Jusuf sedikitpun tidak mau membuka mulut.
Sebagian kalangan sejarawan
Indonesia mengatakan bahwa terdapat berbagai versi mengenai Supersemar. Antara
lain, Supersemar dikeluarkan oleh Presiden Soekarno sebagai surat kuasa
peralihan kekuasaan dari Soekarno kepada Soeharto. Versi lain, surat Perintah Sebelas
Maret yang dikeluarkan dari Markas Besar Angkatan Darat (AD) yang juga tercatat
dalam buku-buku sejarah.
Soeharto yang saat itu menjabat sebagai Panglima
Komando Operasi Keamanan dan Ketertiban (Pangkopkamtib) diberi perintah saat itu
untuk mengambil segala tindakan yang dianggap perlu untuk mengatasi situasi
keamanan yang buruk. Yang jelas Supersemar adalah Surat
Perintah saat itu dari Presiden Sukarno kepada Jendral Suharto. Ir. Soekarno
menegaskan, bahwa Supersemar hanya menyangkut pengamanan negara, pengamanan diri
presiden, dan pelaksanaan ajaran presiden. Dan sama sekali dalam Supersemar
tidak mengatakan soal peralihan kekuasaan.
Pakar telematika, Roy Suryo yang
membeberkan bukti bahwa naskah Surat Perintah Sebelas Maret (Supersemar) yang
selama ini beredar adalah palsu. Roy
menyatakan, naskah asli Supersemar sempat ter-shoot pada tahun 1966 di film
Pengabdian tanpa Titik Akhir. Film tersebut di dokumentasikan Kantor Arsip
Nasional Republik Indonesia (ANRI) dalam film selluloid yang diproduksi 2001.
Ditegaskan kembali oleh mantan
Kepala ANRI M Asichin ketika menjadi pembicara dalam Workshop Pengujian
Autentikasi Arsip yang mengatakan bahwa Supersemar memang ada, namun yang
selama ini beredar adalah palsu. Hal tersebut terkait dengan uji forensik di
Mabes Polri. Hasilnya menyatakan dokumen-dokumen yang dinyatakan sebagai Supersemar
tersebut hasil produk cetak, baik berupa tulisan, lambang garuda, dan tanda
tangannya bukan merupakan tarikan langsung.

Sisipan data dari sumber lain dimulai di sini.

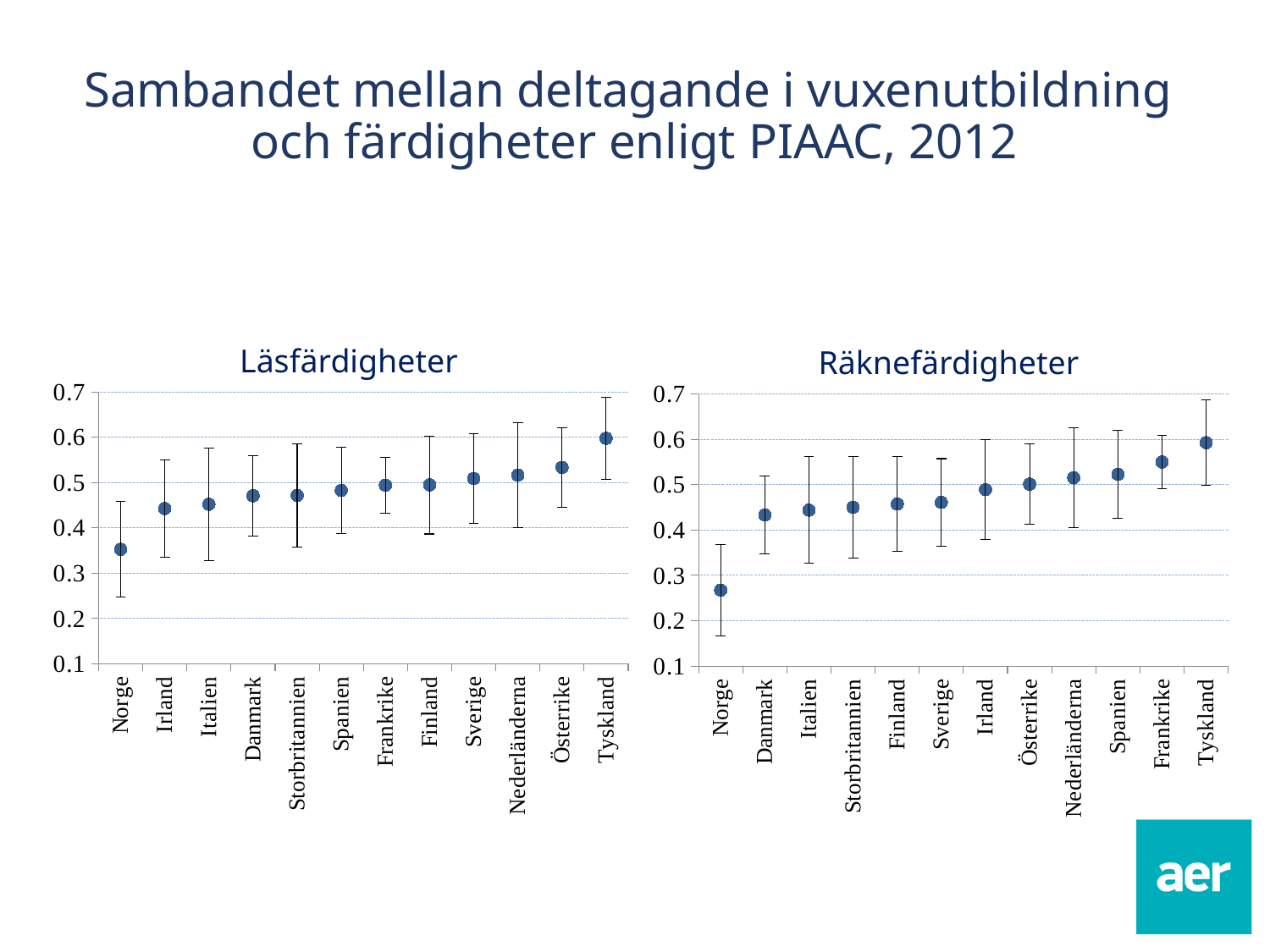
What are the titles of the two charts on the slide? Läsfärdigheter and Räknefärdigheter In the Läsfärdigheter chart, which country has the lowest value? Norge In the Läsfärdigheter chart, is the value for Norge greater or less than 0.4? less In the Räknefärdigheter chart, is the value for Danmark greater or less than 0.5? less In the Läsfärdigheter chart, which is larger, the value for Norge or the value for Tyskland? Tyskland In the Räknefärdigheter chart, which country has the lowest value? Norge In the Räknefärdigheter chart, do the values rise or fall from left to right along the x axis? rise In the Läsfärdigheter chart, is the value for Tyskland greater or less than 0.5? greater In the Räknefärdigheter chart, which country has the highest value? Tyskland How many countries are shown in the Räknefärdigheter chart? 12 In the Läsfärdigheter chart, which country has the highest value? Tyskland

Fakta lainnya, Supersemar versi TNI AD sudah
dibuat dengan teknologi mesin komputer. Sedangkan, tahun 1966 belum digunakan
mesin komputer. Masih menggunakan mesin ketik manual. Asichin mengatakan bahwa Moerdiono
selaku mantan Menteri Sekretariat Negara menyatakan bahwa pernah melihat
Supersemar yang asli, Supersemar
tersebut terdiri dari dua lembar. Moerdiono juga mengatakan bahwa surat
tersebut dibawa langsung oleh tiga jenderal, yaitu Basuki Rachmat, Amirmachmud,
dan M Yusuf dari Bogor ke Kostrad, untuk diserahkan kepada Letjen Soeharto.
Sebagai sebuah dokumen negara,
Supersemar tentu memiliki arti yang sangat penting. Sebab, Supersemar menjadi
penanda atau kunci sejarah dari peralihan kekuasaan Orde Baru yang dipimpin oleh
Ir.Soekarno menuju Orde Baru yang dibangun Soeharto.